Physical positions and gene duplication analyses of NAC genes
The physical positions of SiNACs were mapped to the 16 sesame LGs using a GFF file downloaded from the Sinbase database [12]. An in-house Perl script was then used to draw graphic NAC genes into the LGs of the sesame genome [61]. For nomenclature, the prefix ‘Si’ for S. indicum was added followed by NAC and numbered refer to its physical position from top to bottom on sesame LGs 1–16.
Genome and NAC sequences of Arabidopsis and V. vinifera were extracted from the TIGR database (http://www.tigr.org/tdb/e2k1/ath1/) and Genoscope (http://www.genoscope.cns.fr). MCScanX was employed to analyze segmental duplication in the sesame genome and collinear analysis among the sesame, Arabidopsis, and V. vinifera genomes with default parameters [62]. Members of the NAC gene family with segmental duplication and collinear analysis were retrieved from the above data sets for further analysis. Circos was used to construct the diagram [63].
Phylogenetics analysis and molecular characterization
Clustal X 2.1 and MEGA 5.0 were used to construct NJ phylogenetic trees based on aa sequence of NAC members from sesame and Arabidopsis with 1000 bootstrap replicates [64, 65]. A MEME v4.10.1 utility (Multiple Em for Motif Elicitation, http://meme-suite.org/index.html) was used to display the motifs of NAC proteins from sesame [66]. The exon/intron organizations of sesame NAC genes were performed from Gene Structure Display Server (http://gsds.cbi.pku.edu.cn/)[67]. The membrane-bound SiNAC protein predictions were determined by SMART web server (http://smart.embl-heidelberg.de/)[59].
Plant growth, stress treatment, and RNA extraction
The sesame seeds were selected from sesame germplasm provided by the Oil Crops Research Institute, Chinese Academy of Agricultural Sciences, Wuhan, China. Uniform seeds of sesame cv. Zhongzhi No. 13 were sterilized with 3% sodium hypochlorite and washed four times using sterile water. The seeds were germinated on tow filter papers with sterile water in an illuminated incubator using a 16/8 h light/dark cycle at 28°C. Three days later, seedlings were placed in half-strength Hoagland solution. For cold stress, 14-day-old seedlings were transferred to a illumination incubator at 4°C. For osmotic- and salt-stress treatments, 14-day-old seedlings were treated with 15% PEG 6000 and 150 mM NaCl, respectively. The leaves of treated seedlings were harvested at 0 (control or CK), 2, 6, and 12 h for assays. All samples were immediately placed in liquid nitrogen and stored at –80°C until use. Total RNA of seedlings was extracted using an EASYspin Plus kit (Aidlab, Beijing, China). The RNA of samples was reverse transcribed using a HiScript II 1st Strand cDNA Synthesis kit (Vazyme Biotech, Nanjing, China) with oligo (dT23) primer.

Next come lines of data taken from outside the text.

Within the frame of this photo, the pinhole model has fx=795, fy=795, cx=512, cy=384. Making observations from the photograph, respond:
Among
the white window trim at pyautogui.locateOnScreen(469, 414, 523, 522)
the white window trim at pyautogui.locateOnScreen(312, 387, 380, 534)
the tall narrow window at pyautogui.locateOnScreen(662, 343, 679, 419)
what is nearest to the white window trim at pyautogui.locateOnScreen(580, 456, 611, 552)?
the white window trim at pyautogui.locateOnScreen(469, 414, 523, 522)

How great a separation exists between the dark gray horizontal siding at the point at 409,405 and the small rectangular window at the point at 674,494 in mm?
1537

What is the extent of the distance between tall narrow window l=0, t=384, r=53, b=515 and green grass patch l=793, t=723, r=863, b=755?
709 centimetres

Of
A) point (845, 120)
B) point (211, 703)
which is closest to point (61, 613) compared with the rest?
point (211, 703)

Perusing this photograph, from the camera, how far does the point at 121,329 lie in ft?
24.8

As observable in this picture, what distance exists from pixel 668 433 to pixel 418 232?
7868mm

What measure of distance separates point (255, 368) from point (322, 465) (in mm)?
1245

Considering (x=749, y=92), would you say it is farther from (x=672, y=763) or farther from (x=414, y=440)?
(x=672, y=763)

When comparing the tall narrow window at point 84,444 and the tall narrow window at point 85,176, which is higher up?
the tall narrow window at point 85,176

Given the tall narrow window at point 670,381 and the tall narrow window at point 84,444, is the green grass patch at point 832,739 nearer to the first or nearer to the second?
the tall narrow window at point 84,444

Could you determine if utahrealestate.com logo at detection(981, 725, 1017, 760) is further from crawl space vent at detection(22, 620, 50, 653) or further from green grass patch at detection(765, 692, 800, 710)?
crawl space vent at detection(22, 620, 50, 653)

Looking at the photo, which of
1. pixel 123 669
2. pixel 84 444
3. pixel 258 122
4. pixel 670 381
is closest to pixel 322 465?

Expression analyses of SiNAC genes
The expression pattern of SiNAC genes was analyzed using three groups of transcriptome sequencing data obtained earlier by our group. For the expression analysis of SiNAC genes in different tissues, the transcriptome data were obtained from root, stem, leaf, flower, seed, and capsule of cv. Zhongzhi No. 13 under normal growth conditions. For the transcriptome data of drought stress treatment, samples of the roots of DT cv. ZZM0635 and DS cv. ZZM4782 were harvested when the soil water content was at 35% (d0 controls), 15% (d1 treatment), 9% (d2 treatment), and 6% (d3 treatment) at the early anthesis stage [45]. To determine the expression of sesame NAC genes in response to waterlogging, transcriptome data were obtained from roots of WT cv. Zhongzhi No. 13 and WS cv. ZZM0563 at 0, 3, 9, and 15 h after applying waterlogging [42]. Transcript abundance was calculated by RPKM. The hierarchical cluster analyses and heat maps were generated by MultiExperiment Viewer using log-transformed RPKM values [68].
To study the expression profiles of sesame NAC genes in response to cold (4°C), osmotic (15% PEG 6000), and salinity (150 mM NaCl) stresses, qRT-PCR programs were performed on a LightCycler480 Real-Time PCR System using ChamQ™ SYBR® qPCR Master Mix (Vazyme Biotech, Nanjing, China) according to the manufacturer’s instructions. Expression of 30 sesame NAC genes distributed in different subgroups were detected by qRT-PCR with three biological replications, and the sesame Histone H3.3 gene (SIN_1004293) was used as an internal control [69]. The gene-specific primers are listed in S5 Table. Relative gene expression data were analyzed with the 2–ΔΔCT method [69].
Supporting information
S1 Fig. Forty-nine segmental duplicated SiNAC genes on 16 linkage groups.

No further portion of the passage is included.